Triglycerides (store energy long term) and adipose (insulates).

  • Triglyceride = Glycerol + 3 fatty acids

  • Saturated, unsaturated, polyunsaturated fatty acids.

Saturated

  • Saturated with Hydrogen.

  • Solid at room temperature.

  • In animals.

  • Ex/ butter and lard.

Unsaturated and Polyunsaturated

  • Have Carbon double bond Carbon, resulting in kinks.

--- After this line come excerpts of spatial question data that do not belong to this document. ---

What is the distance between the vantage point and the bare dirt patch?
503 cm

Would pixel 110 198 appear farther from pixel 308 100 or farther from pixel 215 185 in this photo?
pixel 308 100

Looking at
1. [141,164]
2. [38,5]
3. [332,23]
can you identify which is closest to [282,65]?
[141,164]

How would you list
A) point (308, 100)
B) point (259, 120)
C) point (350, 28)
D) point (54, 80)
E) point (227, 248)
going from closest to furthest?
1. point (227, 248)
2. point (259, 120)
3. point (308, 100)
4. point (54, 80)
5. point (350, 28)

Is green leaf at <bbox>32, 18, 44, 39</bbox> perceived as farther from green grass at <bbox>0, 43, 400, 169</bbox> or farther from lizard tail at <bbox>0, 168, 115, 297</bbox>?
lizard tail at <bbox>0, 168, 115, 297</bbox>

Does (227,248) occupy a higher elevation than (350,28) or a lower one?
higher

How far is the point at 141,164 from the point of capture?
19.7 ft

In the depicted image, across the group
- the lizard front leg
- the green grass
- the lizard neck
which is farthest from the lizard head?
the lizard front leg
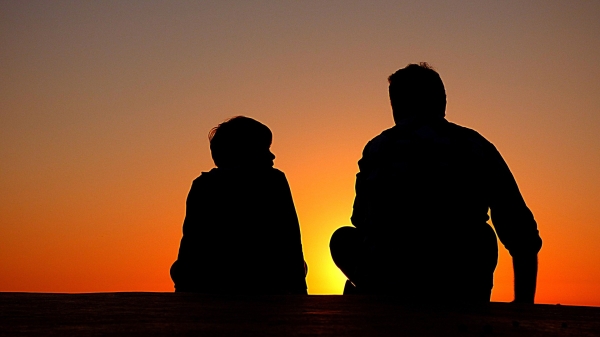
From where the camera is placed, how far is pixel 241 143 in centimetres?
434

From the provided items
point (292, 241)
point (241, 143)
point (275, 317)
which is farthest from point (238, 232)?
point (275, 317)

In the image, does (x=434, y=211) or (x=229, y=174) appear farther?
(x=229, y=174)

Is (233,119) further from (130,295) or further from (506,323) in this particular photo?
(506,323)

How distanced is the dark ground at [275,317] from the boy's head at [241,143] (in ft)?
3.47

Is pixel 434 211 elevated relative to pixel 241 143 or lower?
lower

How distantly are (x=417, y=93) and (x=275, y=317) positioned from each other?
5.52 ft

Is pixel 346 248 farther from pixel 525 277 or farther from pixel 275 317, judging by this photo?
pixel 275 317

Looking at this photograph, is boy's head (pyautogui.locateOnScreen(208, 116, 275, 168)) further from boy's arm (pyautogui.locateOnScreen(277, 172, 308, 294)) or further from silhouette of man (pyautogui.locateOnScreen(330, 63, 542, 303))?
silhouette of man (pyautogui.locateOnScreen(330, 63, 542, 303))

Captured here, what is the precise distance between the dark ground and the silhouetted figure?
905mm

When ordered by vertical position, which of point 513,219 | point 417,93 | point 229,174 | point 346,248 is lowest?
point 346,248

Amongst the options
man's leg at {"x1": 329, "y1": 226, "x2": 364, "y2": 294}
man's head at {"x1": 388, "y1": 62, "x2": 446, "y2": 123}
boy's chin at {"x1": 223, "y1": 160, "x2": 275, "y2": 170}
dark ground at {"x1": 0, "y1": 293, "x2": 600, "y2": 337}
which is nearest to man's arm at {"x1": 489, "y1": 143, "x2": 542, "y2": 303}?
man's head at {"x1": 388, "y1": 62, "x2": 446, "y2": 123}

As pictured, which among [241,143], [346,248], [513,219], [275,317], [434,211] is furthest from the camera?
[241,143]

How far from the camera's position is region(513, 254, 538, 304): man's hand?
375cm

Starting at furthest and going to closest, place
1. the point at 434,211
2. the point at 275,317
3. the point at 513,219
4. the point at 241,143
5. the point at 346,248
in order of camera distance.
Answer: the point at 241,143
the point at 346,248
the point at 513,219
the point at 434,211
the point at 275,317
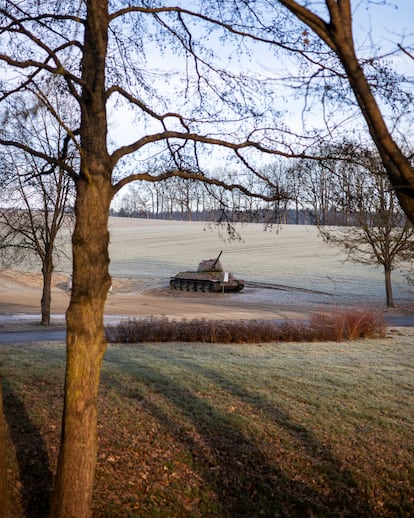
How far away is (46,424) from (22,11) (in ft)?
13.7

Kinks = can’t tightly pack, liquid.

  • Liquid at room temperature.

  • In plants.

  • Ex/ Olive oil, corn oil.

Steroids

Cholesterol (helps create plasma membrane) and hormones (chemical messengers).

Role in plasma membrane: Provides stability during temperature fluctuations.

Phospholipids

Lipid bilayer of plasma membrane.

  • Hydrophilic (water-loving) head.

  • Hydrophobic (water-hating) tails.

Amphipathic

Phospholipid Bilayer: Surrounding membrane of a cell.

Topic 1.2: Nucleic Acids

Monomers: Nucleotides

Structure: C, H, O, N, P

Function: Store and transmit genetic information

Nitrogenous bases:

Purines: Adenine and Guanine

Pyrimidines: Cytosine, Thymine, Uracil

*Purines and Pyrimidines bond VIA HYDROGEN BONDS*

A double bonds to T/U

C triple bonded to G (most stable)

Backbone
Sugar (deoxyribose or ribose) = 3’

Phosphate(PO4-) = 5’

DNA is anti-parallel: You build of the 3’ end.

Topic 1.7: Proteins

Monomers: Amino Acids

Structure: C, H, O, N, S

4 Levels of Protein Structure

  • Primary Structure

  • Secondary Structure (contains a=helix and b=pleated sheet)

  • Teritary Structure

  • Quatenary structure

Primary Structure

Amino acid sequence = polypeptide chain.

Covalent peptide bonds link the amino acids together.

  • Always add to carboxyl end.

Secondary Structure

Gains 3D Shape VIA HYDROGEN BONDING.

Alpha a helix and Beta B pleated sheet.

Teritary Structure

Bonding between “R” groups of Amino Acids.

Hydrogen bonds, ionic bonds, disulfide bridges, van der waals interactions.

Quaternary

2+ poly peptides bond together.

Structure and Function

Proteins are very sensitive and can denature if pH or Temperature are not optimal.

Change in structure=change in function.